Когда тарантас проезжал мимо него, парнишка исподлобья повел взглядом по нашим лицам. Остановил глаза на мне, и его темные сросшиеся брови вздрогнули и взлетели. Пропустив тарантас, на котором ехали бабаня с Максимом Петровичем, Лазурька проворно обежал его и оказался возле нашего. Держась за крыло подножки, он пристально рассматривал меня, и его большие голубые глаза будто вздрагивали в темных длинных ресницах.
—А я т-тебя з-знаю,— слегка заикаясь, сказал он, когда я сошел на землю.— Ты в Затоне жил, плавник с дедом собирал, а мать у тебя задушилась.— Лазурька смущенно опустил глаза, потом голову и завертел пяткой землю.— Мы т-т-тоже в Затоне жили. Недолго, а ж-ж-жили. Поселок-то сгорел. Там п-п-пусто теперь,— с трудом выговорил он и прикрыл рот рукой.
Смотрю на него и не решаюсь спросить: «Как — сгорел? Отчего сгорел?» Я и верил и не верил его словам. Плохо мне жилось в Затонском поселке, но вспоминался он всегда с отрадой.
—Ты откуда п-п-приехал? — подергал меня за рукав Лазурька.
—Лизар! — раздался строгий, требовательный окрик.
—Чего? — откликнулся Лазурька и, засовывая руки в карманы штанов, лениво зашагал к крыльцу.
Остановился у нижней ступеньки и снял кепку. Черные как смоль кудри высыпали из-под нее и зашевелились на ветру.

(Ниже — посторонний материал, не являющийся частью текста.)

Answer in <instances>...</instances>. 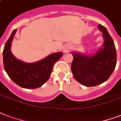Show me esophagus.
<instances>
[{
  "mask_svg": "<svg viewBox=\"0 0 121 121\" xmlns=\"http://www.w3.org/2000/svg\"><path fill=\"white\" fill-rule=\"evenodd\" d=\"M69 49H70V46H69V45H65L63 46V52H64V53H66Z\"/></svg>",
  "mask_w": 121,
  "mask_h": 121,
  "instance_id": "1",
  "label": "esophagus"
}]
</instances>
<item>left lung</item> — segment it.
I'll list each match as a JSON object with an SVG mask.
<instances>
[{
  "label": "left lung",
  "instance_id": "8db88e82",
  "mask_svg": "<svg viewBox=\"0 0 121 121\" xmlns=\"http://www.w3.org/2000/svg\"><path fill=\"white\" fill-rule=\"evenodd\" d=\"M104 42L92 55L71 52L72 73L75 80L86 86H94L105 82L114 72L117 63L116 49L112 38L104 26L99 24Z\"/></svg>",
  "mask_w": 121,
  "mask_h": 121
}]
</instances>
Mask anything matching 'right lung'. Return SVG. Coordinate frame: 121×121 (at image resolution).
Masks as SVG:
<instances>
[{"mask_svg":"<svg viewBox=\"0 0 121 121\" xmlns=\"http://www.w3.org/2000/svg\"><path fill=\"white\" fill-rule=\"evenodd\" d=\"M17 29L12 31L5 44L3 61L7 74L14 83L24 88H37L49 79L53 65L63 55L56 52L34 63H26L18 60L11 52V44Z\"/></svg>","mask_w":121,"mask_h":121,"instance_id":"add662e5","label":"right lung"}]
</instances>
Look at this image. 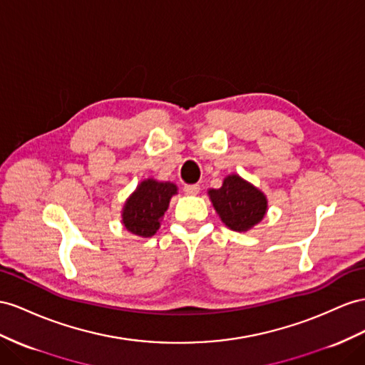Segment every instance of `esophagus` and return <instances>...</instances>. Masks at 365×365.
Returning <instances> with one entry per match:
<instances>
[{"label": "esophagus", "instance_id": "esophagus-1", "mask_svg": "<svg viewBox=\"0 0 365 365\" xmlns=\"http://www.w3.org/2000/svg\"><path fill=\"white\" fill-rule=\"evenodd\" d=\"M183 191H185V194L195 195V194L200 192V186L199 185H185L183 186Z\"/></svg>", "mask_w": 365, "mask_h": 365}]
</instances>
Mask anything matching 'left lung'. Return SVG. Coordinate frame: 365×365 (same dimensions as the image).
Segmentation results:
<instances>
[{"label": "left lung", "mask_w": 365, "mask_h": 365, "mask_svg": "<svg viewBox=\"0 0 365 365\" xmlns=\"http://www.w3.org/2000/svg\"><path fill=\"white\" fill-rule=\"evenodd\" d=\"M210 199L220 220L232 231H248L264 219L265 194L237 174L227 175L219 190H210Z\"/></svg>", "instance_id": "1"}]
</instances>
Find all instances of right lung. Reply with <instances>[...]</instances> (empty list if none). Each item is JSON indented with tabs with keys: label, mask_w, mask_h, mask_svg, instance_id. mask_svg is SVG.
Returning <instances> with one entry per match:
<instances>
[{
	"label": "right lung",
	"mask_w": 365,
	"mask_h": 365,
	"mask_svg": "<svg viewBox=\"0 0 365 365\" xmlns=\"http://www.w3.org/2000/svg\"><path fill=\"white\" fill-rule=\"evenodd\" d=\"M174 194H177V186L171 182L154 179L140 182L121 211L125 228L140 237L154 236Z\"/></svg>",
	"instance_id": "obj_1"
}]
</instances>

Хозяин сидел на перилах крыльца и, помахивая ногой, курил. Перед ним, оправляя складки на широкой и длинной, до колен, кружевной кофте, топталась высокая, с широченными плечами и спиной женщина. По голосу, по суетливому движению рук, по растрепанной рыжей прическе с нелепым узелком на макушке я узнал харчевницу Евлашиху, у которой мы с дядей Сеней брали обеды и ужины. Встряхиваясь и подергивая головой, как утка, она сыпала словами:
—Домок, господин Горкин, конечно, не каменный, но уюта в нем больше, чем в любой саратовской гостинице. Номерки со всеми удобствами, обставленные. Уж ни на что обиды не положите. Любой каприз ваш исполнен будет как по мановению.

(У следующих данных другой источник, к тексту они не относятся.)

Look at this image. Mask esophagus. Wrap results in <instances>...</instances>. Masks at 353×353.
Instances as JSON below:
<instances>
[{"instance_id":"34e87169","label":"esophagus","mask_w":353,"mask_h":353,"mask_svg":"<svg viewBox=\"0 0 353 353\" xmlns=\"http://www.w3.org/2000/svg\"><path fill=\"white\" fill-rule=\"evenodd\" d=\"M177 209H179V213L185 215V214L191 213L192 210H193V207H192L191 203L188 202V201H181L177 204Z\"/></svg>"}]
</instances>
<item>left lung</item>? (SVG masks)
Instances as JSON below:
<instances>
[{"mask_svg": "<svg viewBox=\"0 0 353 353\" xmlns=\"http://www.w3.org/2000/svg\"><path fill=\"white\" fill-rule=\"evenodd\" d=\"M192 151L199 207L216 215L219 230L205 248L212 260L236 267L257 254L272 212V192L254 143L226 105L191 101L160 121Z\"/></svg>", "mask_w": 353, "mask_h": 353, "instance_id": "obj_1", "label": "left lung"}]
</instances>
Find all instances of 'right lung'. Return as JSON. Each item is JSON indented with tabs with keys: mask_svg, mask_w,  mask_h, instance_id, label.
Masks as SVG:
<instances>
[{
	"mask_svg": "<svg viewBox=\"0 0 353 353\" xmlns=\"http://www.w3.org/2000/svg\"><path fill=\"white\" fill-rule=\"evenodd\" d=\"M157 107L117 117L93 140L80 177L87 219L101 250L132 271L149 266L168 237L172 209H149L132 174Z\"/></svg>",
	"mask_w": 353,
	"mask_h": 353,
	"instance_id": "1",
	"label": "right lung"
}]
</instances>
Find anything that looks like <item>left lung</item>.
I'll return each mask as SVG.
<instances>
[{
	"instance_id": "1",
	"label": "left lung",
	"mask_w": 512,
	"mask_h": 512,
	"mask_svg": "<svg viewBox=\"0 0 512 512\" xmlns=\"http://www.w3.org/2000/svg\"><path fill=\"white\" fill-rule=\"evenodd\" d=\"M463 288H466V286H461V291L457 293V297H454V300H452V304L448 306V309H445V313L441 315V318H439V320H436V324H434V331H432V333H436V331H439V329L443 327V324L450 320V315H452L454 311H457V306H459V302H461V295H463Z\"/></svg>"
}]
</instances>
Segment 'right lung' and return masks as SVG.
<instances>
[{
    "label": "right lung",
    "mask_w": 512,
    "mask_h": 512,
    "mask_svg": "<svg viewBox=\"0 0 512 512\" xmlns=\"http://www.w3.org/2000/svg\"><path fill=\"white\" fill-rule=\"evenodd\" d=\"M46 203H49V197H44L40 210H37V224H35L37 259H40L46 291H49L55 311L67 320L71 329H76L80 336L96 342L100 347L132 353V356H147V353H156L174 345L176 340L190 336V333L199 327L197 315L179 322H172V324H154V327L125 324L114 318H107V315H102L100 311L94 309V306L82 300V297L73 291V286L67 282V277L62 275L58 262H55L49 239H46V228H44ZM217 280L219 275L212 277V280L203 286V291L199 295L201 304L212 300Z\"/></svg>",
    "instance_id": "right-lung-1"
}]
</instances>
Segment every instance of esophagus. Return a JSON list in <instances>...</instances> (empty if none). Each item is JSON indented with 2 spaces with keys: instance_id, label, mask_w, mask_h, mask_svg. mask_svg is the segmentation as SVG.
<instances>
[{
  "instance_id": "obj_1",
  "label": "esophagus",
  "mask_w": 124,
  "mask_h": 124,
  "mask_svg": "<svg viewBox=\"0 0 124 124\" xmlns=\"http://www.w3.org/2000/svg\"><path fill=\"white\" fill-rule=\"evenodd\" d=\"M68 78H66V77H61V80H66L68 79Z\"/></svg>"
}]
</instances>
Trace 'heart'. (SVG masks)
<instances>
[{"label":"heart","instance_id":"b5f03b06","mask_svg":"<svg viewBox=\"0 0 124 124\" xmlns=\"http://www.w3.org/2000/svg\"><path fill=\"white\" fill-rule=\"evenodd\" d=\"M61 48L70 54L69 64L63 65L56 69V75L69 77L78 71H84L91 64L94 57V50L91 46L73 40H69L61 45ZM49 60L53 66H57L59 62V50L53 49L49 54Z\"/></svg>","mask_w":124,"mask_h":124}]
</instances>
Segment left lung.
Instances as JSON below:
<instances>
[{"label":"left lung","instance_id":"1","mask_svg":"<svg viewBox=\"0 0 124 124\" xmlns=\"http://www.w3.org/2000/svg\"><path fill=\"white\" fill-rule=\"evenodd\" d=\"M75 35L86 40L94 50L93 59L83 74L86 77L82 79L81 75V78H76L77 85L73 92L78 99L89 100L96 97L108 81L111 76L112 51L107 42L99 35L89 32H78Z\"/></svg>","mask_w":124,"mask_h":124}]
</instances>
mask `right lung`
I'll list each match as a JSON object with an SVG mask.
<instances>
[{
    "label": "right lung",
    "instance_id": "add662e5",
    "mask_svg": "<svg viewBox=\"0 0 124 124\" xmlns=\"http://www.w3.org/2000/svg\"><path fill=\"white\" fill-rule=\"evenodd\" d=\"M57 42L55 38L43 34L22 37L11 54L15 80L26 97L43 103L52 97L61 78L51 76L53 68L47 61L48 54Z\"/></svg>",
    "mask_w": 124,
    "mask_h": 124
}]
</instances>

—Ой, и ловка же ты на хвальбу.
А свое добро кому не мило?—-игриво заколыхала плечами и огромной грудью Евлашиха.—Дела и у меня торговые. Вы ведь, часом, тоже рябую красавицей величаете.— И она зашлась тонким, тягучим смехом. Ее жирногубое, с двухъярусным подбородком лицо расплылось и зарумянилось.— Не похвалишь, сударь мой, не продашь.
Ну, уговорила, уговорила,— размахивал картузом Дмитрий Федорович.— Веди, показывай свои хоромы.
Лизар! — живо повернулась на крыльце Евлашиха и, стукнув пальцем по ладони, строго приказала: — Беги в харчевню. Накажи повару, чтоб шеметом сюда летел.
Лазурька быстро стянул с себя фартук, скомкал его, бросил через перила на крыльцо и побежал. Скоро он скрылся в глубине двора за решетчатыми воротцами.
«Нет, я никогда не видал его в Затонском поселке. И зовут его как-то чудно: Лизар, Лазурька... Не было в Затоне ребятишек с таким именем»,— думалось мне.
Макарыч между тем расплачивался с извозчиками, бабаня ходила возле багажа, считая узлы, баулы и чемоданы, а Максим Петрович стоял, опершись плечом о перила крыльца, задумчивый и грустный. Я знал, что он все время думает об Акимке, о тетке Пелагее. В Саратове, расспрашивая бабаню, как они жили и живут в Двориках, вдруг сжал кулак, вцепился зубами в его костяшки, едва проговорил: «Боюсь, Ивановна, увижу их — сердце разорвется!»
Я подошел к Максиму Петровичу и, борясь с желанием прижаться к нему, пожалеть, осторожно коснулся плечом его локтя. Будто спросонья, он глянул на меня и криво улыбнулся.
—Прошу в дом жаловать, гостечки дорогие! — пропела Евлашиха, появляясь на крыльце.